The Wild Rose Press is a royalty-paying publisher that takes submissions. The company has been publishing electronic and print titles of fiction for nine years. Its book titles span the sub-genre spectrum from romance in all lengths to mainstream and women’s fiction.
Page 2 of 3 - Mehnert said countless hours went into revising and editing her novel. She also found that her six years of experience as a member of the South Dakota Air National Guard influenced her work as an author in subtle ways, too.
“I loved being a member of the South Dakota Air National Guard. I worked in finance and enjoyed being part of a great community of hard-working people. My novel has nothing to do with the military as it is based in 1820 England, but my time in the Guard still made an impact,” she said. “Both of my parents and the Guard instilled a professional work ethic within me, but serving in the Guard is what gave me confidence to believe in myself. I don’t think anyone who has been in the military and leaves with an honorable discharge can leave feeling like a failure.”
Mehnert completed a bachelor’s degree in business while her family lived in Germany. She said that the foundation gained from completing a formal business degree has actually helped with marketing and administrative matters.
“Promotion was like a hidden monster that I never knew existed within the publishing industry,” Mehnert said. “I had always figured that my publisher would promote my novel, and I would get to sit back and write. I was so very, very wrong.”
Mehnert said she learned that the current publishing industry standard requires every author to spend a great deal of time promoting his ir her own work using multiple platforms, including the Internet and social media.
“Every author will claim the best source of promotion is to write more novels,” she said. “I have worked steadily to accomplish that. So, I am pleased to say that I just signed another contract for the next novel in my series.”
Mehnert said she intends to ultimately complete four novels in her current series. She welcomes questions about the process and business of writing. Her website is http://www.naomiboom.com/. The site also includes a descriptive overview along with excerpts from her novel.
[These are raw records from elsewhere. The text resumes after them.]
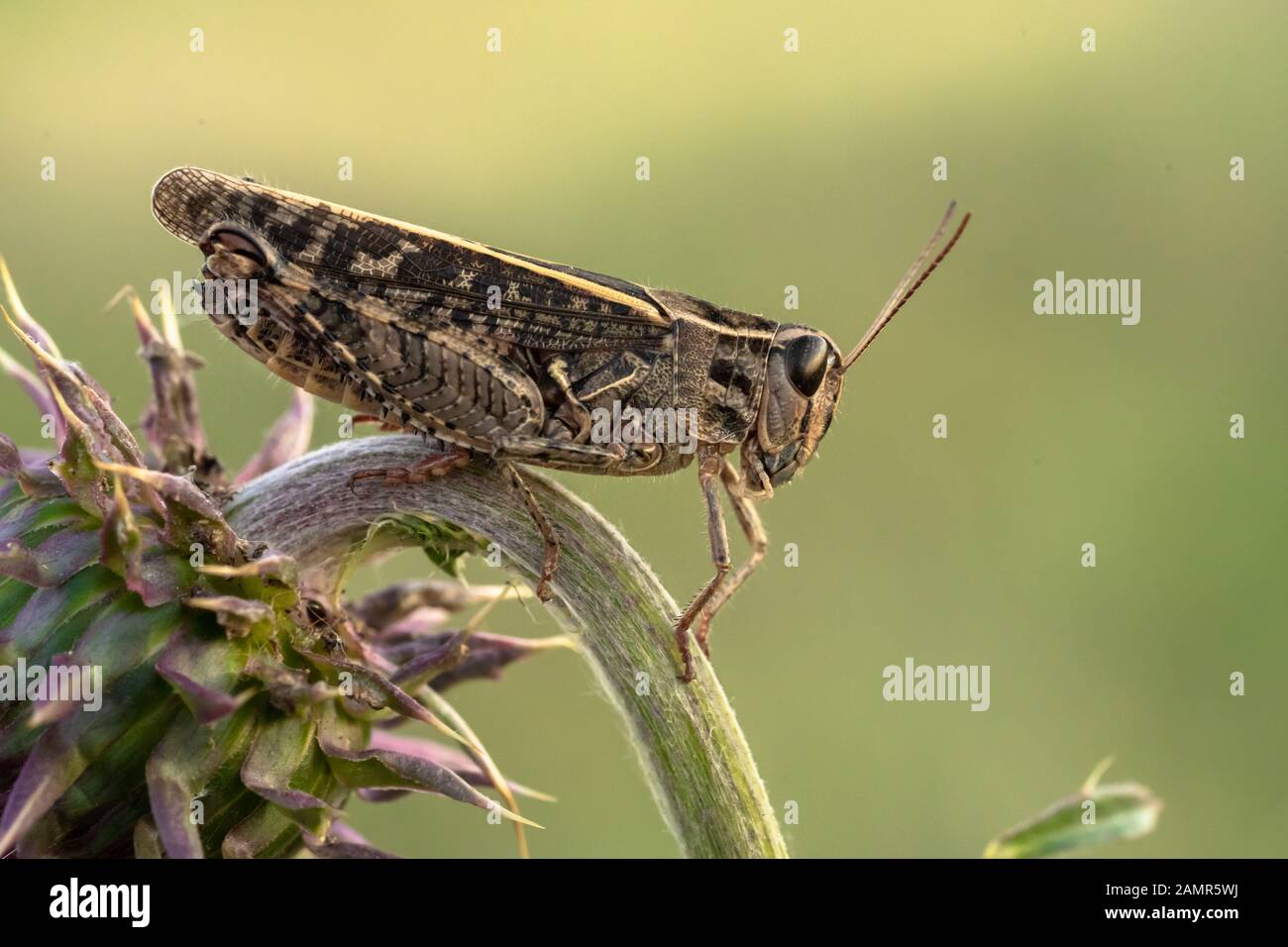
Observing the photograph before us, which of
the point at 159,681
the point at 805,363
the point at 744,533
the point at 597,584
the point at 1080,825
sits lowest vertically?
the point at 1080,825

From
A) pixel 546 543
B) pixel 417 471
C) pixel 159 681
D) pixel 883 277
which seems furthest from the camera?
pixel 883 277

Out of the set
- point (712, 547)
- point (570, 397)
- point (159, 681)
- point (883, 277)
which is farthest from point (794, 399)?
point (883, 277)

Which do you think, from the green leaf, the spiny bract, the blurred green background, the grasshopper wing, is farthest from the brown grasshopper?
the blurred green background

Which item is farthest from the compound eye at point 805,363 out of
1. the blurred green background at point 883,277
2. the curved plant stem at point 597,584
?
the blurred green background at point 883,277

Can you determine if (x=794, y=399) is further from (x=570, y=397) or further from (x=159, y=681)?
(x=159, y=681)

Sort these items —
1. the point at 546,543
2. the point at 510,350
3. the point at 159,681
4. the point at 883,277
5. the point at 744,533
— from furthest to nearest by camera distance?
the point at 883,277 < the point at 744,533 < the point at 510,350 < the point at 546,543 < the point at 159,681

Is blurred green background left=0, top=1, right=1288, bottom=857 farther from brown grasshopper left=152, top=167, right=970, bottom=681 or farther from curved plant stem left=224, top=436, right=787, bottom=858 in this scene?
curved plant stem left=224, top=436, right=787, bottom=858
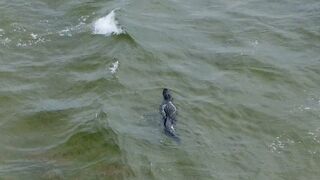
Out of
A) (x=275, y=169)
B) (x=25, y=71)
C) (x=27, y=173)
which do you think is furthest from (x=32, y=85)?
(x=275, y=169)

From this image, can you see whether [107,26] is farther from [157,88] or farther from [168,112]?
[168,112]

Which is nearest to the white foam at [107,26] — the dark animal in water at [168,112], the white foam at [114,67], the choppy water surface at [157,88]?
the choppy water surface at [157,88]

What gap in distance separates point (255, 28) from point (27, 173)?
525 inches

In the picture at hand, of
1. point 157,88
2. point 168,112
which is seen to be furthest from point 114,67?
point 168,112

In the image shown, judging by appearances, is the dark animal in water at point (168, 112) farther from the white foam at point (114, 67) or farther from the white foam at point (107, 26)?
the white foam at point (107, 26)

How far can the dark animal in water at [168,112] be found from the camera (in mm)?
17094

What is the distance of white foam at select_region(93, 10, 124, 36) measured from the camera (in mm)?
23605

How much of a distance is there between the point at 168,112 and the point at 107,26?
7.81m

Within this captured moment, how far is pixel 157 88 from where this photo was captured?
19.8 m

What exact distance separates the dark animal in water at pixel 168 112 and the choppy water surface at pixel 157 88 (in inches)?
10.4

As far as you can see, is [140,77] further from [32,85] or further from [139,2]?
[139,2]

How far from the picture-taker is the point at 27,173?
596 inches

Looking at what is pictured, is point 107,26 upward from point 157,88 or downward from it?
upward

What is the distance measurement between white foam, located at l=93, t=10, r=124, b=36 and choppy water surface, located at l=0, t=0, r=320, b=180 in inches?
2.4
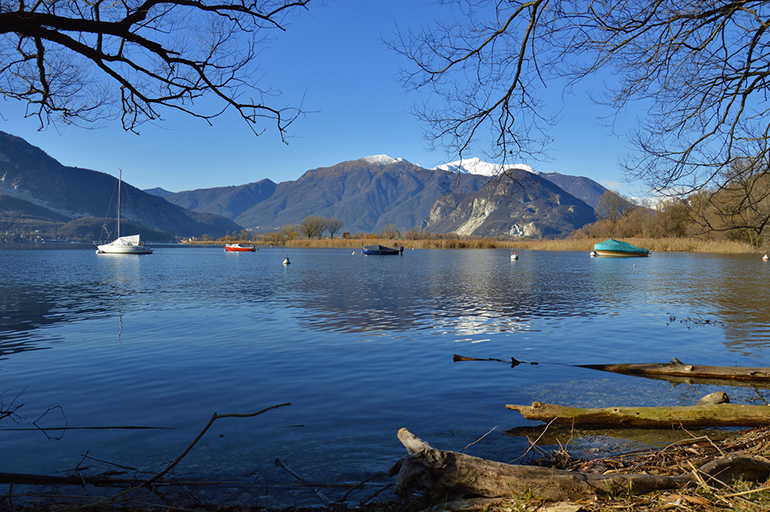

“I have learned a lot by making many mistakes and am willing to help others avoid some of those pitfalls,” Mehnert said.
And, as a military spouse who primarily cares for a toddler during the day, finding time within her schedule to write was another creative logistical undertaking.
“I first started writing in my child’s room when I put him to sleep at night. I used a flashlight and wrote with a pen on paper,” she said. “The more I wrote, the more I set my rhythm — which now means I write when he naps during the day or at night when he sleeps. Now, I no longer use a flashlight at night, but simply go downstairs to a well-lit room.”
Page 3 of 3 - Nonetheless, Mehnert said challenges still occur between the creative endeavors of an author and those inherent responsibilities among members of a military family.
“I wish I could say that I always manage to do everything without sometimes allowing other areas of my life to slide. Unfortunately, I cannot, and think it would be unfair to omit mentioning that my house is not always spotless,” Mehnert said. “My husband chips in a lot. Sometimes he watches our toddler for hours so that I can finish a scene or complete an edit for my editor. Things can get a little crazy with deadlines. But, I don’t mind having some dirty dishes in the sink at times as a minor consequence of being able to pursue my passion for writing.”